▸ CONSIGNE ÉCRITE A
Repérez, dans les enregistrements ci-dessous, chaque ligne contenant le mot « pink », puis recopiez-la en respectant la casse.

***** EXTRAIT *****

THE CROW est-il un comics parfait ? Non. A-t-il des défauts au niveau du dessin ? Oui. Mais est-ce une œuvre puissante qui vous fait ressentir la douleur et le parcours de deuil d’un homme ? OUI ! Et comme je le disais, les imperfections de ce comics sont importantes. C’est une œuvre qui a évolué, O’barr est revenu dessus plusieurs fois, a rajouté des chapitres au fur et à mesure des années où son regard sur la tragédie qu’il a vécu changeait. THE CROW est le récit d’un exorcisme, un exutoire salvateur qui s’est transformé en même temps que la vie de son auteur, un comics qui passe par toutes les étapes : la colère, la douleur, l’envie de vengeance, le sentiment d’injustice et d’impuissance, la culpabilité, le complexe du survivant, le pardon à soi-même. Et tout ceci n’a pas été réalisé des années après la tragédie mais au fur et à mesure des évènements de la vie de l’auteur.

Colère  ©IDW Comics

Colère
©IDW Comics

Sans doute que la première version axée uniquement sur la vengeance était moins intéressante, mais puisqu’elle a été faite dans la douleur, elle transpire l’authenticité et aborde toutes les étapes, même celles où on s’apitoie et qu’on hurle contre le seigneur et le monde entier sans que ça serve à quoi que ce soit, ou celle où on se complaît presque dans la douleur en se remémorant les bons moments perdus. Et au fil des années, lorsque O’barr a pu prendre plus de recul, il y a incorporé les chapitres sur le vide que laisse un deuil impossible à accepter, sur le sentiment de culpabilité qui ronge (avec la métaphore d’un cheval pris dans des barbelés qui se débat et s’inflige plus de souffrance encore), et sur le pardon et la bienveillance qu’il faut s’accorder à nous-mêmes, nous qui avons survécu et n’avons rien pu empêcher. Sur la nécessité de tourner la page, et laisser mourir le corbeau en nous.

*****

▸ CONSIGNE ÉCRITE B
Recopiez fidèlement la partie du texte sur THE CROW qui commence par les mots contenant « THE CROW est-il » et se termine par « vie de l’auteur. ».

***** ENREGISTREMENTS FOURNIS *****

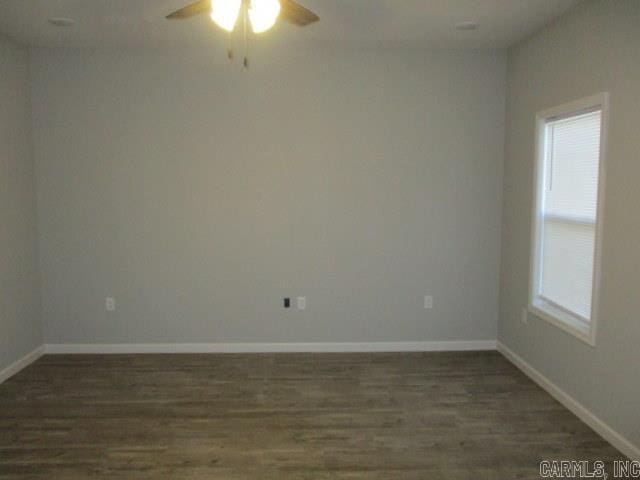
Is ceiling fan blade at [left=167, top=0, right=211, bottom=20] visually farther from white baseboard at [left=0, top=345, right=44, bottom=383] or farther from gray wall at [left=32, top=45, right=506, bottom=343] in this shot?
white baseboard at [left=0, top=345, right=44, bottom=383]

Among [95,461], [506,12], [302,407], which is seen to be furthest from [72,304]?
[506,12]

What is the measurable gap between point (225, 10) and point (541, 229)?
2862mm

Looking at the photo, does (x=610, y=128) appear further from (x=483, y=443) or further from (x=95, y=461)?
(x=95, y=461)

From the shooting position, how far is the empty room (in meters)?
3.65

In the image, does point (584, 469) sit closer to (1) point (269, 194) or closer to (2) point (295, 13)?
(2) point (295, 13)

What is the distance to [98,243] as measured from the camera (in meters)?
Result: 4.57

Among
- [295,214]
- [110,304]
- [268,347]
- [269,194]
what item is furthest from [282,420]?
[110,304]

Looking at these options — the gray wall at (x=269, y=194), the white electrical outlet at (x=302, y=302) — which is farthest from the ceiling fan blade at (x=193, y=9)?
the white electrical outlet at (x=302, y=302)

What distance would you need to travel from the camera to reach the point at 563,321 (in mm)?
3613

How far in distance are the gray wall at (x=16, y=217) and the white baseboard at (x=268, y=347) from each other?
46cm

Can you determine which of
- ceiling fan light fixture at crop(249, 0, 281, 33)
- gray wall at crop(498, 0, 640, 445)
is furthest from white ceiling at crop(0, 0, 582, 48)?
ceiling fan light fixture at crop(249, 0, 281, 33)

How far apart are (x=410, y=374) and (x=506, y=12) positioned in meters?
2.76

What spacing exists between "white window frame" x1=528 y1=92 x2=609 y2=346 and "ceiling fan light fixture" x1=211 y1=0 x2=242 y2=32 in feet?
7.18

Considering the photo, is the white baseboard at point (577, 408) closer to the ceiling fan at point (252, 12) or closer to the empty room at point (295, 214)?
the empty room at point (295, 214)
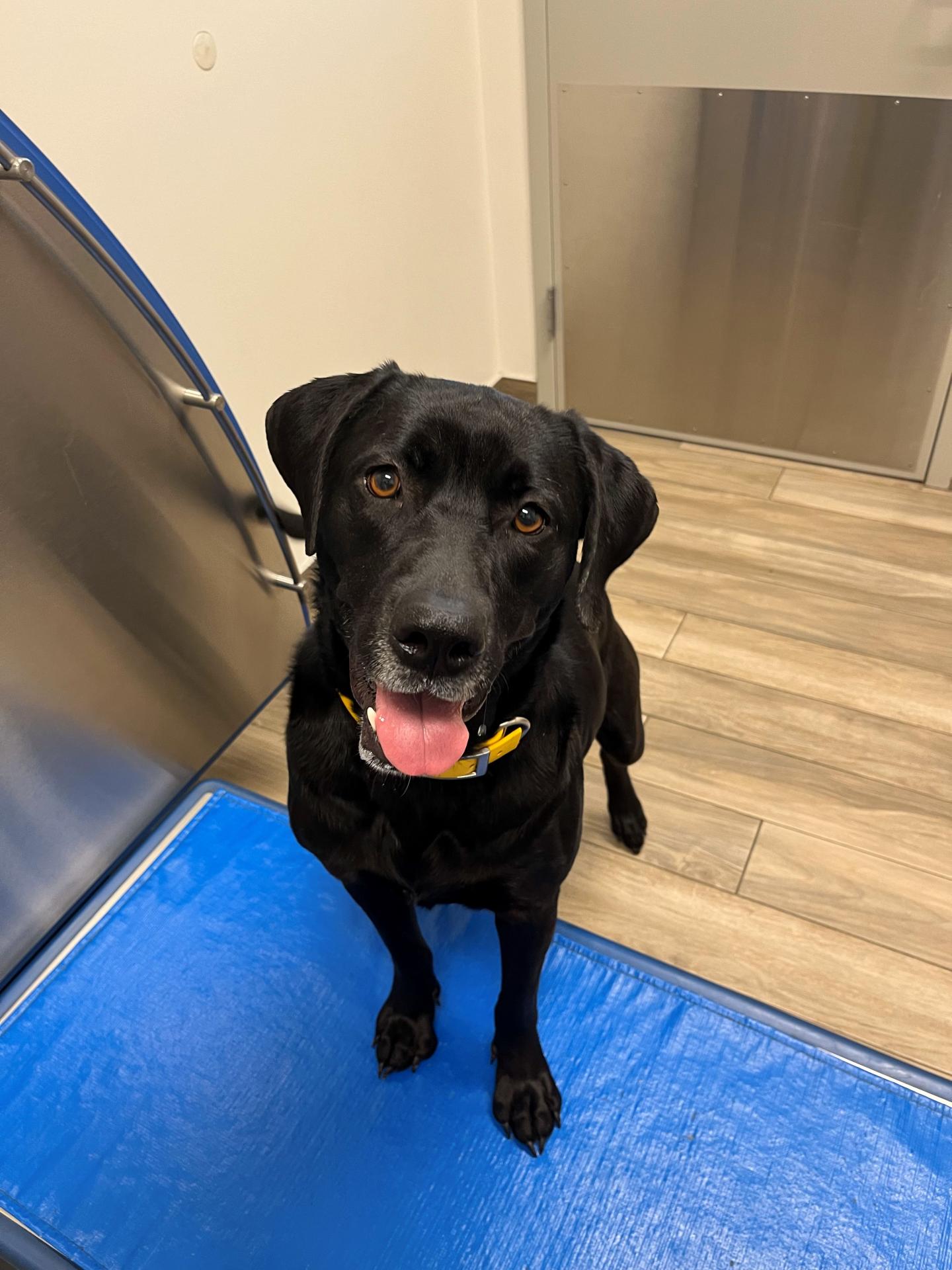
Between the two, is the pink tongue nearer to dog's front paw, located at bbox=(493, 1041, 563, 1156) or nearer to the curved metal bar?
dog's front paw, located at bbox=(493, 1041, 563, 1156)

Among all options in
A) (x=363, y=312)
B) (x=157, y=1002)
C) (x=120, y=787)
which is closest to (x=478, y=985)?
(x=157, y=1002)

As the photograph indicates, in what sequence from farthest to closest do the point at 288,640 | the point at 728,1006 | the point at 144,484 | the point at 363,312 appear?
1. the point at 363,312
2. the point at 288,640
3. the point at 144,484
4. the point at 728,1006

*****
***** ENREGISTREMENTS FOURNIS *****

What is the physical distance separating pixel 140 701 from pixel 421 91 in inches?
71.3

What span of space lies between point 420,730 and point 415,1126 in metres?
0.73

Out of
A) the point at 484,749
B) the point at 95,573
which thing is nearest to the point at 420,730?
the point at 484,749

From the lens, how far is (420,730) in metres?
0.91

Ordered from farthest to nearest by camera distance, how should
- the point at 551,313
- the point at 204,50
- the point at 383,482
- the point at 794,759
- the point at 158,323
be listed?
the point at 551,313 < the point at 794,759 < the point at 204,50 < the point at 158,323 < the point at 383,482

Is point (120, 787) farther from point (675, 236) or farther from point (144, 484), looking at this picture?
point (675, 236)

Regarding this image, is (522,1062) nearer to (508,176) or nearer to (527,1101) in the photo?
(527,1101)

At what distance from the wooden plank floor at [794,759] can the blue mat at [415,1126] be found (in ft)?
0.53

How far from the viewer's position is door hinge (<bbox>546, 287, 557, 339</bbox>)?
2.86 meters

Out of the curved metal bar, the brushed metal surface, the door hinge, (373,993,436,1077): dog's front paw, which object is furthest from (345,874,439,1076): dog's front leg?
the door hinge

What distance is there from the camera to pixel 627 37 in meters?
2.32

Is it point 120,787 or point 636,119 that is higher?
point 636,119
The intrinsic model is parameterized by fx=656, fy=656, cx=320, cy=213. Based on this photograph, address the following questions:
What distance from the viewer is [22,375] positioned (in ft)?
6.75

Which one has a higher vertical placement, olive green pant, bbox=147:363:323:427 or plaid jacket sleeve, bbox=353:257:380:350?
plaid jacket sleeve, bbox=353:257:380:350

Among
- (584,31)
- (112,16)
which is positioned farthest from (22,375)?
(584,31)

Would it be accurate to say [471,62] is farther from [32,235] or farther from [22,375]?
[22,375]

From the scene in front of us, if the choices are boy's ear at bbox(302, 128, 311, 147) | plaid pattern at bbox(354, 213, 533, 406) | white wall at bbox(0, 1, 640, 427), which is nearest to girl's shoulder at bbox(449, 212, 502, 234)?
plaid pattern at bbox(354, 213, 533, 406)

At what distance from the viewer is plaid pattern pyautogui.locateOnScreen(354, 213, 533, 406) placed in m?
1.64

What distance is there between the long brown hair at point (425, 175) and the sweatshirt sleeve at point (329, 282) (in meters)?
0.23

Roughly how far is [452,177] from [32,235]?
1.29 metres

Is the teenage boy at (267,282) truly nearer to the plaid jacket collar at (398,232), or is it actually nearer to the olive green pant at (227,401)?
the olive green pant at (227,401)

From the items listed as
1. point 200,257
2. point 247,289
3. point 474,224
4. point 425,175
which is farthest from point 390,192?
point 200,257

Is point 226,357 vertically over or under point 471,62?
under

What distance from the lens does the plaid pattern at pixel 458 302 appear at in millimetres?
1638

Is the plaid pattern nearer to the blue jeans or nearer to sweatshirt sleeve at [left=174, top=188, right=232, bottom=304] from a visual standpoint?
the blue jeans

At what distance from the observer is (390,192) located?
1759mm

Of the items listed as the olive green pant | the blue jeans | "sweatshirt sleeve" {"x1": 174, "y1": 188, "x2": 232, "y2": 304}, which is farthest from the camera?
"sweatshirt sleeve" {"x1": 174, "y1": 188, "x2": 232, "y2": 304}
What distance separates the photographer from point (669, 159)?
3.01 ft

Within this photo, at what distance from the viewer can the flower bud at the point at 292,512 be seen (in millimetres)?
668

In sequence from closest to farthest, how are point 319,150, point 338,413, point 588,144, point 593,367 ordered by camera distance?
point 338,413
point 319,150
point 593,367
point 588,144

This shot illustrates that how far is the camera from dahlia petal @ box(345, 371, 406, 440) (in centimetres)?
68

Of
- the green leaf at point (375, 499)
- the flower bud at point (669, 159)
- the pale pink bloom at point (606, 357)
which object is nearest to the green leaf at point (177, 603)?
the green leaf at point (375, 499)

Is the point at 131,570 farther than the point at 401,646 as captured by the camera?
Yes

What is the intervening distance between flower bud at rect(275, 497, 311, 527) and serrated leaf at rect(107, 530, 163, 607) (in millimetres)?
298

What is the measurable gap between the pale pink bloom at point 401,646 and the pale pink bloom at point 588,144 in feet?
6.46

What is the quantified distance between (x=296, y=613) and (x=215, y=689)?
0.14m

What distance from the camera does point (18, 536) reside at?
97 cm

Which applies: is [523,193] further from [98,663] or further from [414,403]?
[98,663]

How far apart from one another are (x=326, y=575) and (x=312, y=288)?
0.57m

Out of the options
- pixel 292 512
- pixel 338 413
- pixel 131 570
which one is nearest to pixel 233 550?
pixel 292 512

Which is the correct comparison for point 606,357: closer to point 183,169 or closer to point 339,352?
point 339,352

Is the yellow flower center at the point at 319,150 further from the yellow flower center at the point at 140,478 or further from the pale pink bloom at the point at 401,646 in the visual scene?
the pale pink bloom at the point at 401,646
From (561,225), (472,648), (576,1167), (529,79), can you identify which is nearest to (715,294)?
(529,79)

*****
***** ENREGISTREMENTS FOURNIS *****

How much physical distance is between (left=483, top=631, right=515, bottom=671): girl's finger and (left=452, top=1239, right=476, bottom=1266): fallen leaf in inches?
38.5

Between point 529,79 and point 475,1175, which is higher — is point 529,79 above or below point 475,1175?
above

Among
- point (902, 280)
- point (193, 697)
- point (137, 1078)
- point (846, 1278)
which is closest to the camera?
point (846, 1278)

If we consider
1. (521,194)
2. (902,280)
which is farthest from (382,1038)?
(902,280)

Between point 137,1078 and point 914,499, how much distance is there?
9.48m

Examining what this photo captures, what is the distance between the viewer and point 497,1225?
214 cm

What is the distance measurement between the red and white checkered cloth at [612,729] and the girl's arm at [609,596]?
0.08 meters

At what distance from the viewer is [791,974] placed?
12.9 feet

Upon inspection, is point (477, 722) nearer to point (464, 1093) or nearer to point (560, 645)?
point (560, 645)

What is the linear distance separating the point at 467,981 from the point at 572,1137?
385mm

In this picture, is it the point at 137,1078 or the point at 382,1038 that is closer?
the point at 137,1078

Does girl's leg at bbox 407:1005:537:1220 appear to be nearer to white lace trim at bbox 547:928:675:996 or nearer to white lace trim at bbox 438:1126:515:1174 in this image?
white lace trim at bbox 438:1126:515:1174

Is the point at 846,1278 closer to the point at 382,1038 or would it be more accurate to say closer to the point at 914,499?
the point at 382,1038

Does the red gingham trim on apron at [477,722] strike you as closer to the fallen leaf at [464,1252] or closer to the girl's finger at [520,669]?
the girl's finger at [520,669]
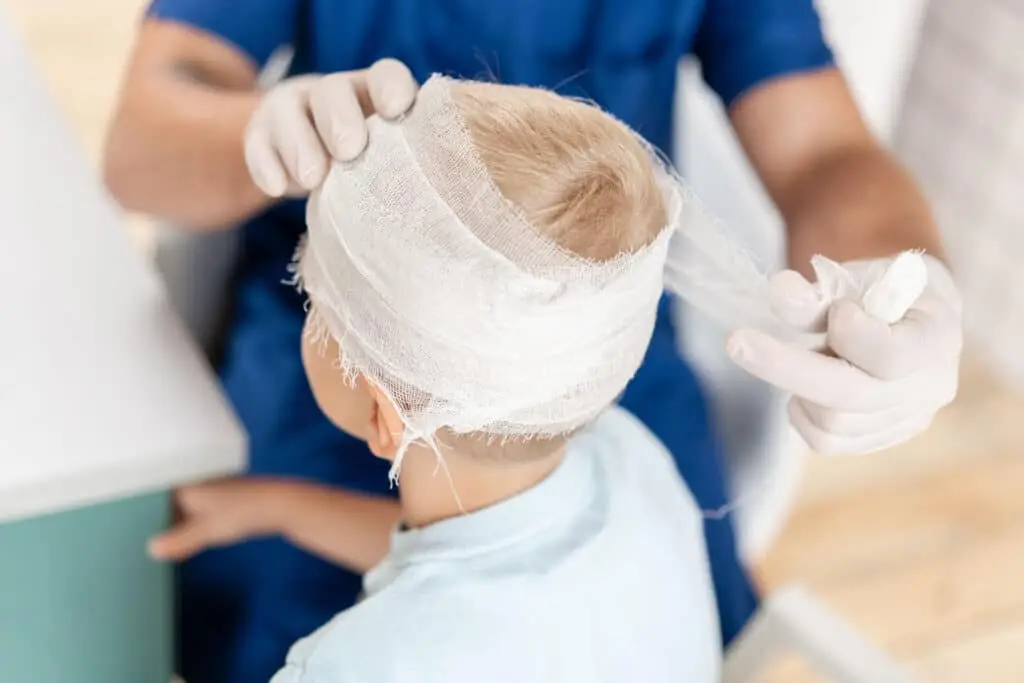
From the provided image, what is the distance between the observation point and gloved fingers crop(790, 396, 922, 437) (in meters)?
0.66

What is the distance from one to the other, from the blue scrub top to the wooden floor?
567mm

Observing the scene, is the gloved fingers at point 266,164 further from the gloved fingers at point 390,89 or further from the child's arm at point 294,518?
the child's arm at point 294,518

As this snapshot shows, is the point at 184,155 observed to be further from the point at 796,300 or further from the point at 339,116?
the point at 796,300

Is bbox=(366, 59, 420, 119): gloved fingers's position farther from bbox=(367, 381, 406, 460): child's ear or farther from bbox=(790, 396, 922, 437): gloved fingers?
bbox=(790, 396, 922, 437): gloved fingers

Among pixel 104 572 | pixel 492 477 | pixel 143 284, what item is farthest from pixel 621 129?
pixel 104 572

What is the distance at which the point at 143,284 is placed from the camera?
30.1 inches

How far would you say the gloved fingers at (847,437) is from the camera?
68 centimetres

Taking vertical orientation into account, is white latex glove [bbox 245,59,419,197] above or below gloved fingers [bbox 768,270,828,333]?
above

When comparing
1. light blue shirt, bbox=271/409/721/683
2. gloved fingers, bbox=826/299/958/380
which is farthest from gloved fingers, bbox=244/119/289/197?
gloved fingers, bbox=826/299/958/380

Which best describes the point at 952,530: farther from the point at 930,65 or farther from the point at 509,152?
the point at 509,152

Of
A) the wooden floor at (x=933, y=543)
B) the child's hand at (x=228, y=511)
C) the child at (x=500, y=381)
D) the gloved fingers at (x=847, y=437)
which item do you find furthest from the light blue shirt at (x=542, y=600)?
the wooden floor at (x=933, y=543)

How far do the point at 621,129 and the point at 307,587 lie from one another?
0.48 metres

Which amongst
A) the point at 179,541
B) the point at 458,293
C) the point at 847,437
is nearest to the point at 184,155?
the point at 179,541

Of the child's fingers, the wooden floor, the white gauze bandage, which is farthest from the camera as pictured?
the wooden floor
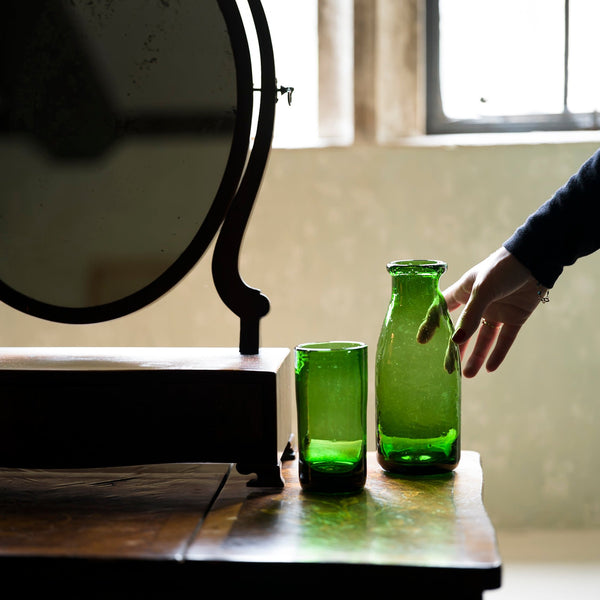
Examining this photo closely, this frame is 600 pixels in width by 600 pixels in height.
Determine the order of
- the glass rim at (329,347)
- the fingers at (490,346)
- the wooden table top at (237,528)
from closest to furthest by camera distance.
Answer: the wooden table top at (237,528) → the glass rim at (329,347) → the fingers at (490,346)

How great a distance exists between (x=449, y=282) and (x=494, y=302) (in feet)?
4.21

*****

▸ RÉPONSE À FOURNIR A
Between the two, is the pink tongue nearer to dog's front paw, located at bbox=(493, 1041, 563, 1156) or nearer to the curved metal bar?
- the pale pink bloom at point (606, 357)
What is the measurable gap between the pale pink bloom at point 401,646 and the pale pink bloom at point 588,144 in feet?
Is the yellow flower center at the point at 319,150 further from the yellow flower center at the point at 140,478 or further from the pale pink bloom at the point at 401,646 in the visual scene?
the pale pink bloom at the point at 401,646

▸ RÉPONSE À FOURNIR B
THE CROW est-il un comics parfait ? Non. A-t-il des défauts au niveau du dessin ? Oui. Mais est-ce une œuvre puissante qui vous fait ressentir la douleur et le parcours de deuil d’un homme ? OUI ! Et comme je le disais, les imperfections de ce comics sont importantes. C’est une œuvre qui a évolué, O’barr est revenu dessus plusieurs fois, a rajouté des chapitres au fur et à mesure des années où son regard sur la tragédie qu’il a vécu changeait. THE CROW est le récit d’un exorcisme, un exutoire salvateur qui s’est transformé en même temps que la vie de son auteur, un comics qui passe par toutes les étapes : la colère, la douleur, l’envie de vengeance, le sentiment d’injustice et d’impuissance, la culpabilité, le complexe du survivant, le pardon à soi-même. Et tout ceci n’a pas été réalisé des années après la tragédie mais au fur et à mesure des évènements de la vie de l’auteur.